[START OF Records shown]
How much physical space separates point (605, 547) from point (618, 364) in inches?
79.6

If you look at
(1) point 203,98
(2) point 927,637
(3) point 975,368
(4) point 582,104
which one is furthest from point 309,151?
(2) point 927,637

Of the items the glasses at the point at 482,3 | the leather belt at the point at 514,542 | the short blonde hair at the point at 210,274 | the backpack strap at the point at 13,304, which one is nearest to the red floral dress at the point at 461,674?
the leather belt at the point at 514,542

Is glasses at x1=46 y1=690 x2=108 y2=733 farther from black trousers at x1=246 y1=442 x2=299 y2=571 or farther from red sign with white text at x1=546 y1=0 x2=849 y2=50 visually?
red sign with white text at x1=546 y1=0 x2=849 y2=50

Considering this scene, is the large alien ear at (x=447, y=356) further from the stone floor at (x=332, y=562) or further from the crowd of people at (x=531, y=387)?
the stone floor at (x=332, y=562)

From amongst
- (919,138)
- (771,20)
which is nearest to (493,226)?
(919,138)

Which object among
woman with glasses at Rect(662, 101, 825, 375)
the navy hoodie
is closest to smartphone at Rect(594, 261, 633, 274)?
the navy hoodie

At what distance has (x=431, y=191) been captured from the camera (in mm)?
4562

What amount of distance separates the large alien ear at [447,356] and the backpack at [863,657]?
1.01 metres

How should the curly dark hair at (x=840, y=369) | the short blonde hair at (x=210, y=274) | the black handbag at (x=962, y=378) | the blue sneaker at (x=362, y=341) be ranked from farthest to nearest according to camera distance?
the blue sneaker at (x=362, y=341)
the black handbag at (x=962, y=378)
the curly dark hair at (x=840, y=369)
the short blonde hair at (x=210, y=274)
[END OF Records shown]
[START OF Records shown]
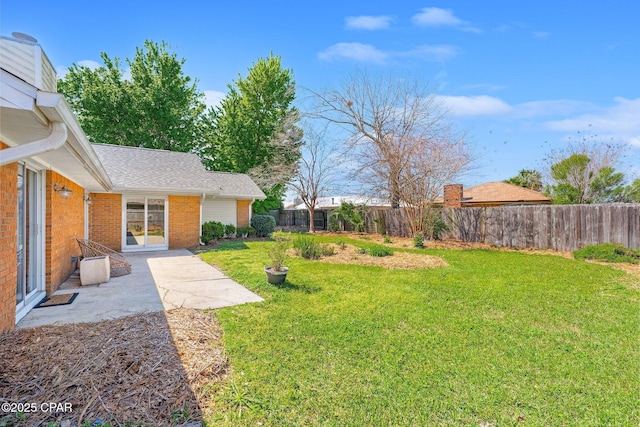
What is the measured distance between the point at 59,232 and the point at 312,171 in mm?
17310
[END OF Records shown]
- _Exercise_
Reproduce the material above word for word, from the line with "Which object among" to the line with "1.01 metres", including both of those lines.

- _Response for this exercise_
Which object among
woman with glasses at Rect(662, 101, 825, 375)
the navy hoodie
is closest to smartphone at Rect(594, 261, 633, 274)?
the navy hoodie

At what distance has (x=431, y=191) been captured from the camera (in mm)?
4562

What amount of distance separates the large alien ear at [447,356] and the backpack at [863,657]?
1.01 metres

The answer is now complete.